The members of the Board of Directors of Prosegur Cash, S.A. hereby confirm that, to the best of its knowledge, the Individual Annual Accounts for 2023, authorised for issue by the Board of Directors at the meeting held on 26 February 2024 and prepared in accordance with applicable accounting principles and the European Unique Electronic Format, present fairly the equity, financial position and profit/loss of Prosegur Cash, S.A., and that the respective individual Directors' Reports provides a reliable analysis of the Company's performance and results and the position of Prosegur Cash, S.A., together with the main risks and uncertainties facing the Company.

Madrid, 26 February 2024.

Executive President Vice-president

Mr José Antonio Lasanta Luri Ms Chantal Gut Revoredo Managing Director Director

Director Director

Director Director

Mr Daniel Guillermo Entrecanales Domecq Director

Mr Christian Gut Revoredo Mr Pedro Guerrero Guerrero

Mr Antonio Rubio Merino Mr Claudio Aguirre Pemán

Ms María Benjumea Cabeza de Vaca Ms Ana Inés Sainz de Vicuña Bemberg

DIRECTORS' RESPONSIBILITY OVER THE ANNUAL ACCOUNTS

The Annual Accounts of Prosegur Cash, S.A. are the responsibility of the Directors of the Company, and have been prepared in accordance with General Accounting Plan endorsed by Spain.

The Directors are responsible for the completeness and objectivity of the Annual Accounts, including the estimates and judgements included therein.

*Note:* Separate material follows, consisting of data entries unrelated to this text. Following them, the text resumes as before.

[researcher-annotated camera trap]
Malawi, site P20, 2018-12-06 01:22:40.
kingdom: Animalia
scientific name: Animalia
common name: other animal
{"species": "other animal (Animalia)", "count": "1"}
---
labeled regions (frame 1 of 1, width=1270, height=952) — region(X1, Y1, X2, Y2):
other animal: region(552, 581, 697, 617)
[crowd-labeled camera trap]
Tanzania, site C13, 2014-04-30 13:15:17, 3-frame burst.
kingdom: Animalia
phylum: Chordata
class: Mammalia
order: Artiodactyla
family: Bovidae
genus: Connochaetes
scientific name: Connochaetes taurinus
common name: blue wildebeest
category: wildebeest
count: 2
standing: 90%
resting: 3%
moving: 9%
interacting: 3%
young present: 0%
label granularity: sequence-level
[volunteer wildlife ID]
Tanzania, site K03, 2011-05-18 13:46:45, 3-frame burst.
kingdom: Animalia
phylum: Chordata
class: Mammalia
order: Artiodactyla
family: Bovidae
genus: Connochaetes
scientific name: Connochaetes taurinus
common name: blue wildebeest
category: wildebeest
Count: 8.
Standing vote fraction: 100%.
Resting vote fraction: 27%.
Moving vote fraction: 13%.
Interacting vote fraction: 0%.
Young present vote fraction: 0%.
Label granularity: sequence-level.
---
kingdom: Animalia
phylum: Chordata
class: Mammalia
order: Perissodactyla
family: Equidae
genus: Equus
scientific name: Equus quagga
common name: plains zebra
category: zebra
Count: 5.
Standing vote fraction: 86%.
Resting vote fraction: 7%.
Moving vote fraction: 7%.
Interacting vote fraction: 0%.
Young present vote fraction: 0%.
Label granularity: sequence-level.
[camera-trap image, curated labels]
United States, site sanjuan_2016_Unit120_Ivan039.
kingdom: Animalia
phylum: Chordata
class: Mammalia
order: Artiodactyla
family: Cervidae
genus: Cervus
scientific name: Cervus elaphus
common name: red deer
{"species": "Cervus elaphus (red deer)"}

They fulfil their responsibility mainly by establishing and maintaining accounting systems and other regulations, supporting them adequately using internal accounting controls. These controls have been designed to provide reasonable assurance that the Company's assets are protected, that transactions are performed in accordance with the authorisations and regulations laid down by Management and that accounting records are reliable for the purposes of drawing up the Annual Accounts. The automatic correction and control mechanisms are also a relevant part of the control environment, insofar as corrective action is taken when weaknesses are observed. Nevertheless, an effective internal control system, irrespective of how perfect its design may be, has inherent limitations, including the possibility of circumventing or invalidating controls, and can therefore provide only reasonable assurance in relation with preparation of the Annual Accounts and the protection of assets. However, the effectiveness of internal control systems may vary over time due to changing conditions.

The Company evaluated its internal control system at 31 December 2023. Based on this evaluation, the Directors believe that existing internal accounting controls provide reasonable assurance that the Company's assets are protected, that transactions are performed in accordance with the authorisations laid down by Management, and that the financial records are reliable for the purposes of drawing up the Annual Accounts.

Independent auditors are appointed by the shareholders at their Shareholders General Meeting to audit the Annual Accounts, in accordance with the technical standards governing the audit profession. Their report, with an unqualified opinion, is attached separately. Their audit and the work performed by the Company's internal services include a review of internal accounting controls and selective testing of the transactions. The Company's management teams hold regular meetings with the independent auditors and with the internal services in order to review matters pertaining to financial reporting, internal accounting controls and other relevant audit-related issues.